— Task prompt —
In the essay on the priest shortage below, rewrite the paragraph beginning "Thus my alternate solution" as a short bulleted list that keeps its main facts.

— Quoted text —
For John, BLUF: There is a Priest shortage. We need some innovative solutions. Nothing to see here; just move along.
It is time to come up with new solutions to the "priest shortage" now being experienced in the United States by the Roman Catholic Church.
My preferred solution is increased orthodoxy—hewing more closely to the lines laid down by the Popes. That approach seems to be working in the Arlington Diocese of Northern Virginia, where new parishes are opening up, rather than old ones being closed. The growth in vocations, allowing for a growth in parishes, in Arlington springs from hewing more closely to the orthodox approach. For us in the Boston diocese there are two problems with this solution. The first is that it is long term. The second is that in many dioceses there will be resistance that will not be quickly or easily overcome.
Thus my alternate solution: We should consider a corps of educated elderly laymen ordained for the confection of the Eucharist and additional limited duties. These men would not be full time priests, but rather gap fillers, saying a few masses, doing some Baptisms when Ordained Deacons are not available and officiating at some weddings. Their job would be to allow Diocesian Priests to focus on those things they have been trained for and which no one else can do. For example, hearing Confessions.
The recommendation is that a select number of men, age 65 and older, be vetted for their new duties and then given specific practical training for what they will be doing. Limited training. I would think sessions several times a week over six months. Not long, grueling sessions, but short blocks of instruction in saying the Mass, something these men have been observing for decades.
The flow of the Mass these men know. Holding the Mass sacred will be second nature to them. For the Mass they need some specific instruction and then review and renewal training at six month intervals, just to make sure they haven't picked up any wrong habits. Where there will be potential problems is with regard to the homily at each Mass. As all Roman Catholics know, there are precious few good homilists in Holy Mother the Church. From my experience I remember three. Father Tsue, who was hard to understand, as he was from China, Father Tom Sandi, and our current Pastor at the Immaculate Conception Parish here in Lowell. It isn't quality I worry about. The odds are the average man over 65 will do fairly well at a seven to ten minute talk on the readings of the day. The danger here is a drift from orthodoxy, since these men will not have had years of theological training. How do we make up for that?
It would seem to me that the way to prepare these new Elder Priests to be satisfactory homolists will be to provide a homiletic service for them. Each diocese should ensure the new Elder Priests receive a number of prepared homilies for each Sunday, emphasizing different aspects of the readings, thus giving the Priests options to pursue. But, each Priest should be encouraged to follow the guidance from the Local Ordinary.
My recommendation is that some individual Bishop reach out to the Vatican and request authority to conduct a long term experiment in recruiting, screening, training and ordaining a corps of Elder Priests, to help bridge the gap in vocations in their own diocese. With permission, the local Bishop would embark on two paths, one regarding the Elder Priests and the other the Parishes, helping the members of the Parishes to understand why this is being done and understanding that these men, embarking on this new phase in their spiritual journeys, are not trained seminarians, but rather men called to the Priesthood because of their spiritual journey and their experience along that journey.

— Provided material —
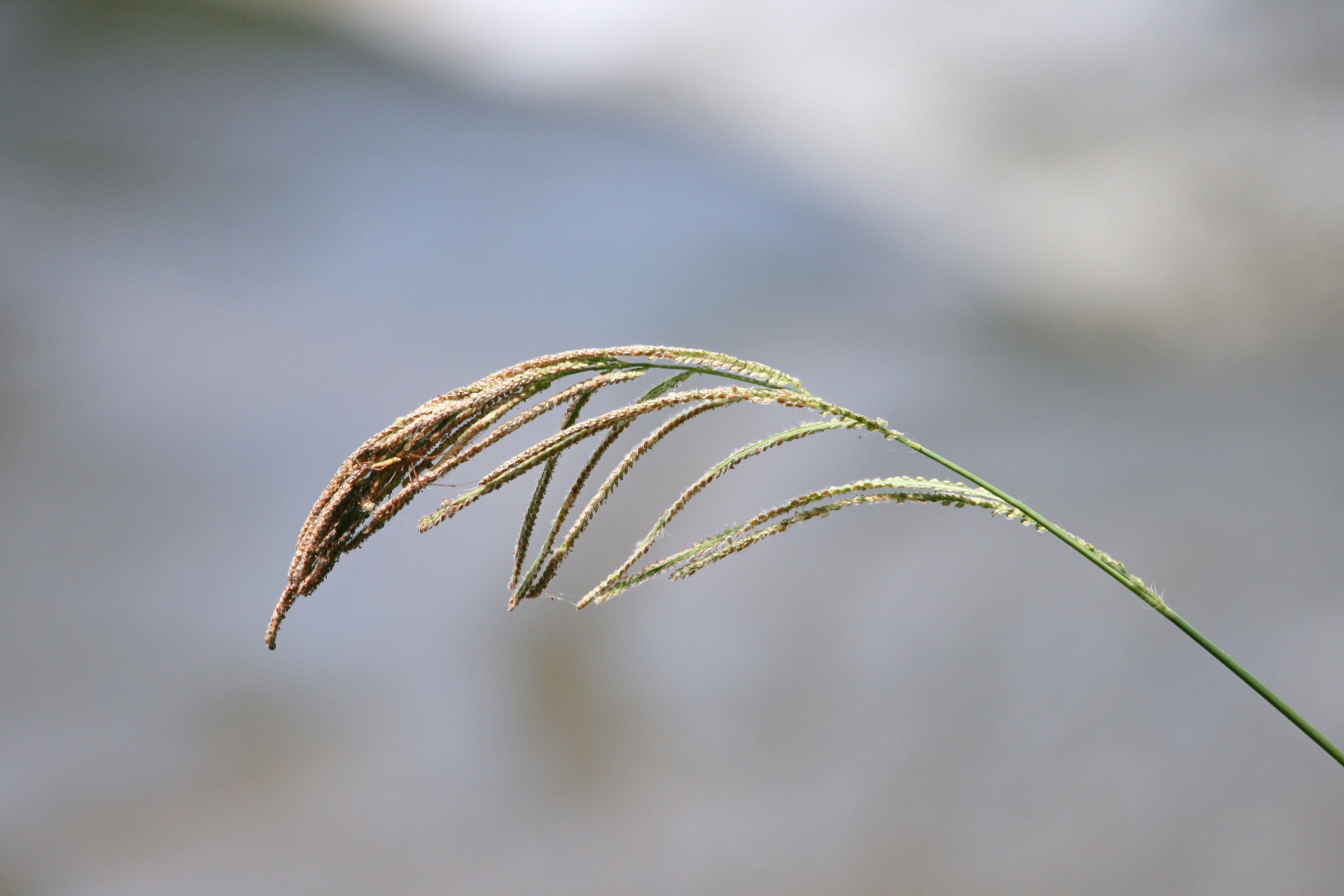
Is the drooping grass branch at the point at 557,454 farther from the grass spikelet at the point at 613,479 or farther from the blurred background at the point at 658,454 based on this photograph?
the blurred background at the point at 658,454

— Output of the exercise —
- Proposed alternative: a corps of educated elderly laymen ordained to confect the Eucharist and perform additional limited duties.
- Their role: gap fillers rather than full-time priests.
- Their duties: saying a few Masses, performing some Baptisms when ordained deacons are not available, and officiating at some weddings.
- Their purpose: allowing diocesan priests to focus on what they have been trained for and what no one else can do, such as hearing Confessions.